Carol Smith manages communities, programs, and partnerships. She has previously worked at GitHub managing partnerships and most recently at Google managing google summer of Code. She has a degree in Journalism from California State University, Northridge, and is a cook, cyclist, and horseback rider.

Managing a Community is Hard to Do

In some ways, I have it easy. I went into managing an open source communitythat was already set up and functioning before I arrived. All I had to do once I got there was not screw it up.And in some ways, I still have to struggle along just like everyone else with a vision for their open source project and the network of support and love they want it to have.

Everyday I answer questions on mailing lists comprised of thousands of subscribers. In truth, I often answer the same questions over and over again even though the answers to those questions are clearly spelled out in our multiple pieces of documentation about the program. I get private emails all the time from our members saying things like, “Wow, Carol, I don’t know how you keep your patience with these people! I would have gotten angry at them a long time ago!”

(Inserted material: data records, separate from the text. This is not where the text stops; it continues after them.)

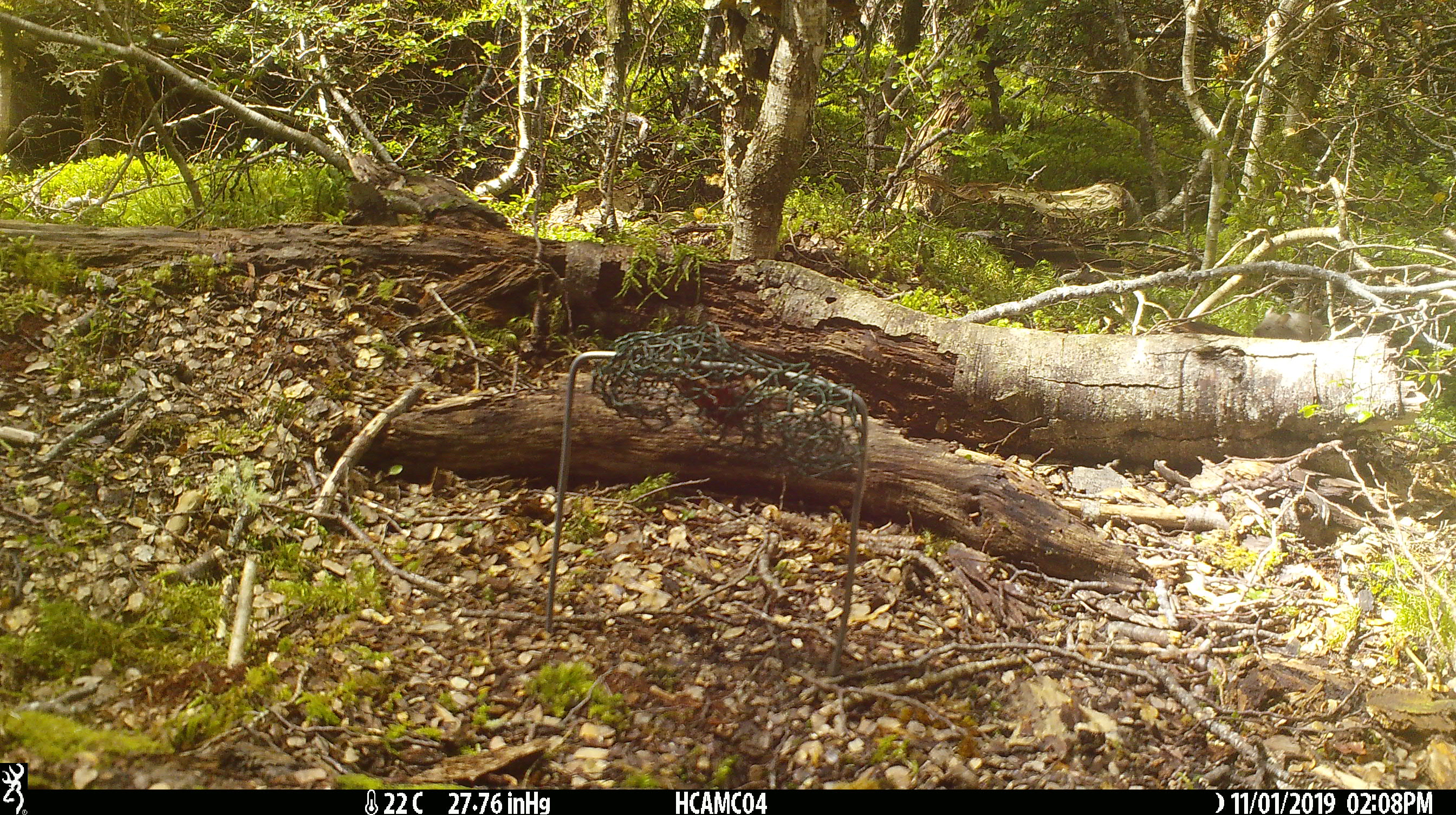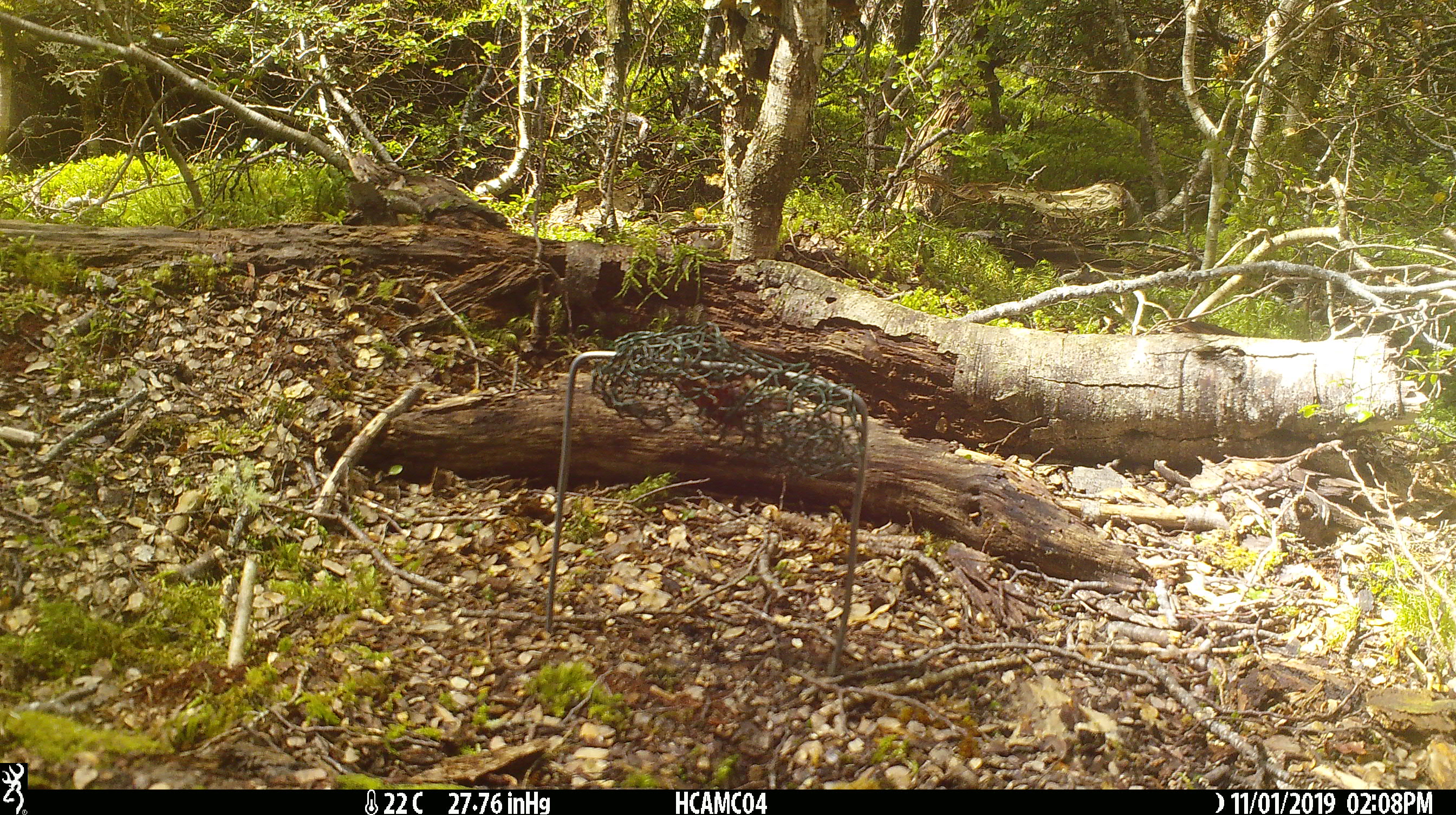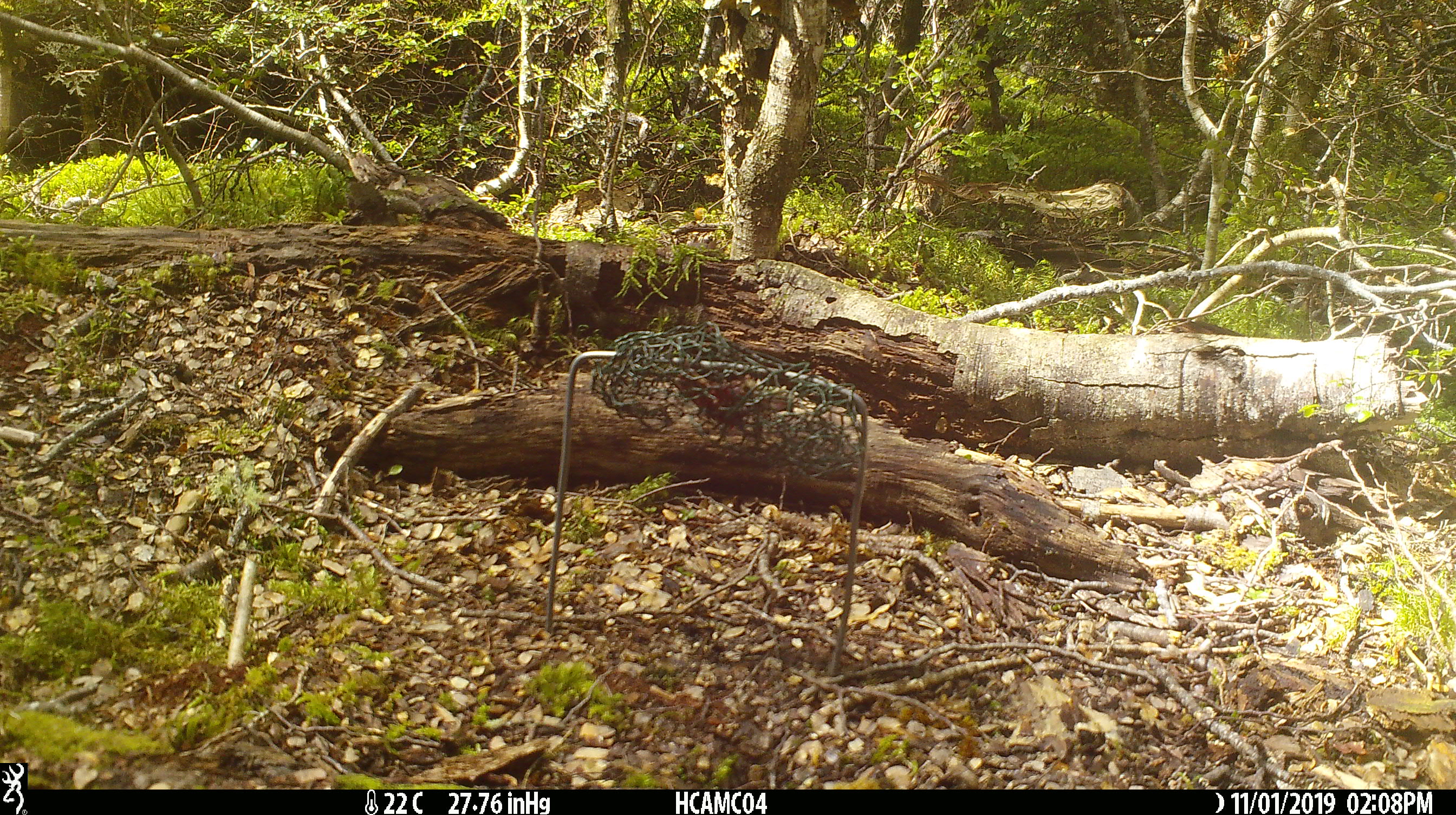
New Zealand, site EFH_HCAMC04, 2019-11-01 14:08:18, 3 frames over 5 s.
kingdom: Animalia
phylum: Chordata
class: Mammalia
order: Rodentia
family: Muridae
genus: Mus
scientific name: Mus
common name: mouse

What I want to say to those private emails (and never do) is something I’ll say here now: managing a community is hard. It’s hard and it’s a really careful balancing act. As a community manager, it’s my job to do the balancing act everyday, with every IRC message I type into our channel and with every email I send. I have to tow a line between making a welcoming space for people and and also letting them be self-directed and figure things out on their own. I have to carefully show people how to get the answers they’re looking for without actually giving them the answers. I have to negotiate with people who don’t have the community’s best interests at heart, and I have to do it all while running a program with dates and deadlines and outside contributors to manage.

I empathize with the people who are managing communities of all different sorts of contributors right now. If there’s one thing the Community Leadership Summit has taught me, it’s that people manage communities of every different kind of person you can think of. They all have different goals and objectives, and they all have to do that same balancing act that I do all the time.